Comment Letter
SEC Release No
34‐72196
File No
SR‐FINRA‐2014‐005
From
Jason Doss, PIABA President, 2013-2014
To
Elizabeth M. Murphy, Secretary, Securities and Exchange Commission
Date

 


June 26, 2014

Elizabeth M. Murphy, Secretary
Securities and Exchange Commission
100 F Street, NE
Washington, D.C. 20549-1090

Re:    Response to the Order Instituting Proceedings Relating to
         Broadening  Arbitrators' Authority to Make Referrals During an
         Arbitration Proceeding as Modified by Partial Amendment No. 1,
         (Release No. 34-72196; File No. SR-FINRA-2014-005)

Dear Ms. Murphy:

On behalf of the Public Investors Arbitration Bar Association ("PIABA"), I thank the Commission for the opportunity to provide further comments.  PIABA is a national, not-for-profit bar association comprised of attorneys, including law professors and regulators, both former and current. PIABA members who are practicing attorneys devote a significant portion of their work time representing public investors in securities arbitrations. Since its formation in 1990, PIABA has promoted the interests of the public investor in securities and arbitration forums and has advocated for investor education and investor rights. Our members and their clients have a strong interest in rules promulgated by FINRA relating to both investor protection and disclosure.

PIABA commends the Commission for instituting proceedings related to this proposed rule change.  PIABA contends that the rule relating to mid-hearing referrals has serious adverse due process implications to claimants in FINRA arbitration hearings. 

PIABA incorporates by reference three comment letters that it previously submitted in connection with the rule proposal and amendments.[1] PIABA does not intend to reiterate the points raised in its previous letters.  PIABA would like to reemphasize the point that FINRA arbitration proceedings can be very expensive for individual investors. Forum and expert fees routinely run into the range of tens of thousands of dollars.  The monetary figure does not take into account the time and legal resources that are put into proving a claim.  An investor claimant should not be expected to incur these costs due to an arbitrator’s recusal resulting from a mid-case referral, and such a recusal would undermine the principles of §15A(b)(6). 

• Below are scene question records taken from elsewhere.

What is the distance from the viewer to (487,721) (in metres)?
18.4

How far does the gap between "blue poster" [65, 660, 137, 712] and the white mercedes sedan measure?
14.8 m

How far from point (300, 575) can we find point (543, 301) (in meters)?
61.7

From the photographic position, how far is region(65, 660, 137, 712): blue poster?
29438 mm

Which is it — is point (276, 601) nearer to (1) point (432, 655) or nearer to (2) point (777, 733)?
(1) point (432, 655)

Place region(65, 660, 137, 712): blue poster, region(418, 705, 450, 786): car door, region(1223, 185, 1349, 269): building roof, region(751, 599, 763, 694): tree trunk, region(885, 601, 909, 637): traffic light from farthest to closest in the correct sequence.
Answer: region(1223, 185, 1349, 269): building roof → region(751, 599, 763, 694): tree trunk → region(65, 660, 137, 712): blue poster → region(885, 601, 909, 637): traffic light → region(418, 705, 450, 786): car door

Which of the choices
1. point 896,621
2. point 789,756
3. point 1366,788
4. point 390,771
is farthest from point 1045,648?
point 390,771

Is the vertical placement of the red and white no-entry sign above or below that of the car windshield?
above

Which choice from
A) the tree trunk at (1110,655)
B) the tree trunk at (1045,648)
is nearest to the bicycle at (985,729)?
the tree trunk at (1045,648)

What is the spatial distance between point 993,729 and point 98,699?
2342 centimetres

PIABA also wishes to reiterate that FINRA regulators are provided with a copy of every statement of claim filed in arbitration by investors and have every opportunity to investigate and charge the brokers and firms named in these claims at any time during a pending arbitration proceeding. Therefore, FINRA regulators will not be prevented from effectively carrying out their regulatory duties if this proposed rule change is denied.  
 
      The Commission posed a number of questions in the request for comments:

    • Would the proposal adversely affect retail investors? If so, how?

   PIABA believes that the prior letters submitted taken together with some of the other comment letters adequately detail how a retail investor claimant engaged in arbitration before FINRA-DR would be severely prejudiced through a mid-case referral.

    • Should FINRA propose a different standard for referral? If so, what standard(s) would be appropriate?

    PIABA contends that a different standard would not ameliorate the problems associated with recusals and motions to vacate resulting from mid hearing-referrals.  In order to protect due process, the Commission must give deference to the rights to the individual litigant over the standard of conduct of the member or associated person.   No matter what standard is proposed, a claimant would face the same consequences as the result of the referral under the proposed rule change and amendments.

    • Does Partial Amendment No. 1 ameliorate commenters’ concerns that notifying parties of a mid-case referral could lead to adverse consequences to the claimant, including requests for recusal and challenges to an award? If not, should FINRA amend the proposal to preclude the Director, or anyone else, from notifying the parties of a referral?

    Limiting a party/respondent to requesting a recusal within three days of notification of a mid-hearing referral will not minimize the negative consequences of the proposed rule.  In the event that a respondent inadvertently or purposefully fails to file the recusal request within three days, it would almost certainly serve as the basis for a subsequent motion in court to vacate the award.

    Thank you for your kind consideration in protecting the due process rights of individual investors engaged in arbitration before FINRA-DR.

Sincerely,
Jason Doss
PIABA, President

____________________________
1. See, Jason Doss, President, PIABA, dated February 26, 2014 (‘‘PIABA’’); Peter Mougey President, PIABA, dated August 18, 2011; Scott Shewan, President, PIABA, dated October 11, 2010.